912Rwanda operates as a fully data-driven national system, capturing every stage of the emergency response — from call intake and patient location to dispatch, transport, and hospital handoff. The platform measures key performance indicators, including response times, deployment metrics, location accuracy, journey efficiency, and facility routing outcomes. Real-time dashboards provide national visibility, enabling continuous operational improvement and more effective resource planning.
This structured data approach supports both day-to-day decision-making and long-term policy development, while enabling formal evaluation with global health partners. Early results show clear gains in coordination and response efficiency.
Centralized command, resilient offline design, and real-time ambulance coordination.
Structured clinical workflows, facility readiness, and intelligent routing.
The success of 912Rwanda reflects nearly a decade of sustained partnership between RWBuild, the SAMU division of the Ministry of Health (MOH), the Rwanda Biomedical Center (RBC), global health experts, and international academic institutions. Academic partners — the University of Birmingham and the University of Utah Health — have played a critical role in scientific rigor, evaluation frameworks, and alignment with global best practices in emergency care.
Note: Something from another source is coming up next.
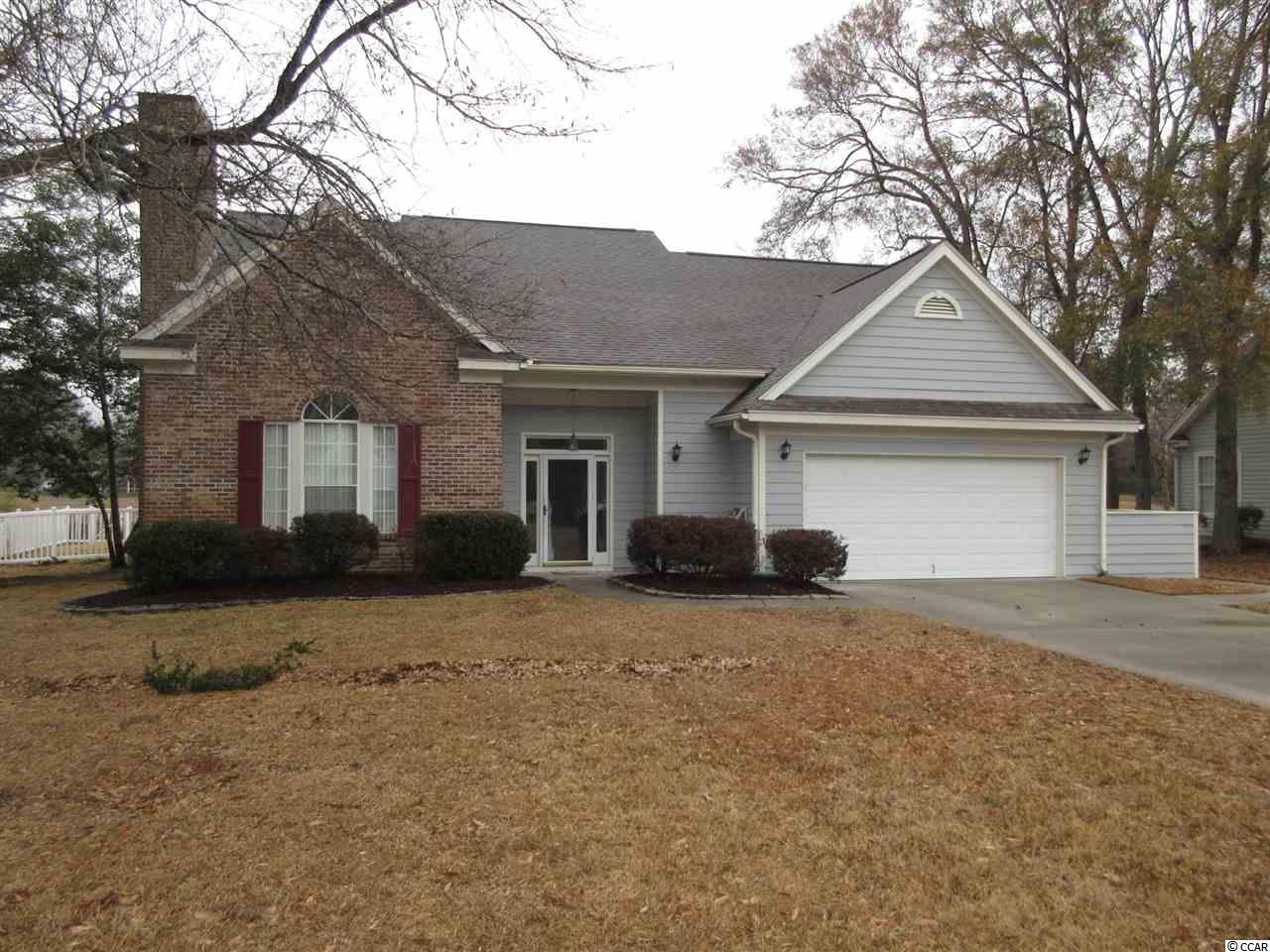 1745 Parsons Way Surfside Beach, SC 29575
Each core feature of 912Rwanda was designed in full collaboration with SAMU. Features began as core needs identified during discovery, and SAMU gave final approval before development. This stakeholder loop included guidance from international partners and global health experts, ensuring that 912Rwanda would be both useful and impactful to Rwanda's pre-hospital care.

The original concepts were written and presented, generating multiple letters of agreement and tested to two of the Rwanda MOUs. This long-term partnership model — combining government leadership, local implementation, and academic validation — has been essential to building a system that is not only functional, but credible, scalable, and impactful.